After years of pussy-footing around, the FCO clerks recently suggested – ever so diffidently – that our chaps might give some thought to a slight reduction in the scope of government. So privatization is on the Islands’ agenda at last.

So far, discussion has been limited to the possible sale of loss-making state enterprises. Our Turtle Farm is a good example of what is available. It has been losing ten to twelve million dollars a year for the past how-long. There are no recent audited accounts, so the venture is to all intents a bottomless money-pit.

Last week it was reported that a skilled turtle-feeder was earning $90,000 a year; that’s US$108,000. We weren’t told exactly how skilled he was, but it seems a bit OTT. (I myself was a skilled chicken-feeder, at the age of five, and my pocket-money was never anywhere in that range. I’m beginning to wonder if my parents were short-changing me.)

The government’s reluctance to let go of such a crony-magnet is evident in the predictable conditions for its sale – no Caymanian employees to be fired or demoted (however overpaid or underworked), a government “golden share” with the power to veto all decisions of the Directors, all debts to government to be honoured (i.e. for past subsidies), and current subsidies to be discontinued immediately. What a joke.

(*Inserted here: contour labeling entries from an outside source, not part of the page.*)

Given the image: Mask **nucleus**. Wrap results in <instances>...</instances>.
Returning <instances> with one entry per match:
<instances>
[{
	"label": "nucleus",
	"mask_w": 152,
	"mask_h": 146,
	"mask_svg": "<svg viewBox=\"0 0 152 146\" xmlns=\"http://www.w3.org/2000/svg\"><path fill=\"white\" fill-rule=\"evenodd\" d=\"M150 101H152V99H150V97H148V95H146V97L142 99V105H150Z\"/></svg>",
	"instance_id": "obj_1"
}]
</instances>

This Turtle Farm is several things: a commercial farm, an endangered-species refuge, a tourist attraction with bells and whistles, and a zoo with a snack shop. It occupies a block of prime sea-front real-estate, which is the only thing that any private investor is likely to be interested in. All the operations could and would be closed down in a month, if private-sector standards were applied – but will almost certainly take a year or more using civil-service standards. Full privatization of all unnecessary government operations will take the best part of a generation.

Of course selling state-owned assets is a one-off fix at any time, and when bureaucrats are involved in the selling it’s an invitation to fraud on a massive scale. It’s how Russia ended up with so many overnight billionaire oligarchs. It created a few billionaires in Britain, too, during the Thatcher years. The amounts are smaller in Cayman, but there are plenty of bureaucrats and cronies panting for the chance to pick up government assets for cents on the dollar.

Selling off the operations side would save a heck of a lot more money, every year the government didn’t run them at a loss. The best way to minimize interception by crooked public figures and their relatives is to break the businesses into separate units – and, not to rush the process. Well, we know the process won't be rushed (!), but as for the rest... Hmm. We’ll have to wait and see if maybe little old Cayman can’t come up with one or two instant billionaires. Is anybody taking bets?